La Libre Belgique weist darauf hin: Nachdem es jetzt auch bei den Flamen endlich mit der Regierungsbildung geklappt hat, bleibt nur noch die Föderalregierung zu schmieden. Das ist eigentlich die wichtigste Regierung. Doch dort tut sich am Wenigsten. Stillstand herrscht hier. Und das ist alles andere als gut. Denn das Haushaltsloch wächst ohne handlungsfähige Regierung immer weiter. Und das Defizit von heute sind die Steuern und Einsparungen von morgen, weiß La Libre Belgique.

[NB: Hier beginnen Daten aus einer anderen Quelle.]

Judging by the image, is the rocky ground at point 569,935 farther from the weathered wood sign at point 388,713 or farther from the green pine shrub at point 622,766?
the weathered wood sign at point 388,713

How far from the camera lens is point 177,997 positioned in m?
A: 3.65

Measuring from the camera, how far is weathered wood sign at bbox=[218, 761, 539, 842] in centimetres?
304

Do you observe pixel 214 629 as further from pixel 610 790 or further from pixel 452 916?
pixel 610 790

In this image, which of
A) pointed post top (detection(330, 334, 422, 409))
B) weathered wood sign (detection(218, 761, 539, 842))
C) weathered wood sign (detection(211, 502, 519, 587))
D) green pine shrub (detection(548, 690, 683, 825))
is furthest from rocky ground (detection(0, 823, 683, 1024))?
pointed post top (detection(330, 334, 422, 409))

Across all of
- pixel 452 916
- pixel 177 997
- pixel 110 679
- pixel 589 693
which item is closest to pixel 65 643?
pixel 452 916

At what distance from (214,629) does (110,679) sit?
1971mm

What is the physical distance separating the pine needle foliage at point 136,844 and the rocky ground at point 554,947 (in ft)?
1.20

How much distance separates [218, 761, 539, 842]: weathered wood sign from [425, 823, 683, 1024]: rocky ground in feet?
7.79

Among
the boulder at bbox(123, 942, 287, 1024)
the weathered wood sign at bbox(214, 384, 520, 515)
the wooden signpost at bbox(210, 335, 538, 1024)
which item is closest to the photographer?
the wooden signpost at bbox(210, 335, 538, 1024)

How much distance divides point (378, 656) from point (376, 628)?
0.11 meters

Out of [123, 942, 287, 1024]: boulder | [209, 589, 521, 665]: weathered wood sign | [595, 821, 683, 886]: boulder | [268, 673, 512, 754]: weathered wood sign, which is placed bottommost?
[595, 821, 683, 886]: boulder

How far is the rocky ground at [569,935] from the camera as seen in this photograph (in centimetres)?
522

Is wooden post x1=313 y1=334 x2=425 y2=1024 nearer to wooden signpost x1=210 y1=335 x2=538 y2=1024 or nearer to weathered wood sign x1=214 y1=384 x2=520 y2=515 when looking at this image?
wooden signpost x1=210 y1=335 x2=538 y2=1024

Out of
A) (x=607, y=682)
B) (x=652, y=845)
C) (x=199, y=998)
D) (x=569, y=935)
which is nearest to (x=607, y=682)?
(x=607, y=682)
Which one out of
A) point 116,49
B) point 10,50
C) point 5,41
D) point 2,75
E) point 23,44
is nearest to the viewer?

Auch Het Laatste Nieuws warnt: Je länger es keine neue Föderalregierung gibt, umso größer wird das Haushaltsloch. Wenn die gewählten Politiker es nicht auf die Reihe kriegen, eine Regierung zu bilden, muss man vielleicht darüber nachdenken, den Haushalt aus den Befugnissen der Regierung herauszulösen. Denn ein funktionsfähiges Parlament haben wir ja. Auch das könnte einen Haushalt aufstellen und beschließen. Das Mandat der Bürger dazu hätte das Parlament zumindest. Und dem Land täte das gut, unterstreicht Het Laatste Nieuws.
Umstrittene Entscheidung
Der Gehilfe des Kindermörders Marc Dutroux, Michel Lelièvre, könnte am Montag aus seiner Haft entlassen werden. Das könnte ein Gericht am Montag entscheiden. La Dernière Heure kommentiert: Es ist kein Wunder, dass die Eltern der Opfer strikt gegen eine vorzeitige Haftentlassung von Lelièvre sind. Sie kritisieren das belgische Rechtssystem. Täter, die sich an Kindern vergangen haben, sollten von dem Recht auf vorzeitige Haftentlassung nicht profitieren können.
Man kann diese Eltern verstehen. Wer will schon gerne dem Menschen in Freiheit begegnen, der für den Tod seines Kindes verantwortlich ist, fragt rhetorisch La Dernière Heure.